Origins of the Rag Kabuki
I am a lifetime, environmentally-challenged artist, who works out of my garden sculpture studio in Los Osos, California.
Parades, pageantry, funeral rituals and dreams have long been an influence on my artwork since living in the south of Taiwan as a little girl. My evolution as an artist has its origins in my self-image as the “Rag Kabuki,” a mysterious character, burdened and bundled, making progress by dragging it all forward with me. I see a common thread of beauty in all things and repurpose, reprocess and recycle as an art form lifestyle.
I have created earth installations since a tot and found-object sculpture since four years of age. I got well into inventing and creating in kindergarten and grade school when my father, recognizing my interest, gave me permission to use any tool in his crib (as long as I put them back). My mother had long supplied me with drawing paper, paints, pastels, color-pencils and a piano, to keep me occupied. By the time I had unlimited access to piano lessons, real tools and building supplies, Mother was making inquiries of the butcher who supplied rolls of butcher paper for my epic drawings. I quickly used up the paper rolls, creating a series of individual film-cell drawings, which I then rolled through the back of a card board box theatre. I read, taught myself to write at 4 years, and was soon composing poems, songs, and piano compositions. My mother only told me I was a “gifted” child in the last year. I define “gifted” as having an enthusiasm for life and keen interest in exploring and experimenting. Why some people don’t have this curiosity, don’t nurture it or are not themselves nurtured, I will never know why.

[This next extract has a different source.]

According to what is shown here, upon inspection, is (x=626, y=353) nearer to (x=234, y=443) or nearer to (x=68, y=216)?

My working studio, #99 on this year’s ARTS Obispo Open Studio Art Tour, is a celebration of my enthusiasm for life during this year of the Dragon and end of the Mayan Calendar. Installations of silk fans, giant nude paper-dolls, and ornate, repurposed “coolie” hats transform the garden and otherwise serious nature of my monumental ceramic sculpture work will be on display.
I reached the point where I don’t have to have all the answers, I only have to work towards a solution, intuitively. If I cannot visualize or think of a conclusion for a large work, I will dream it.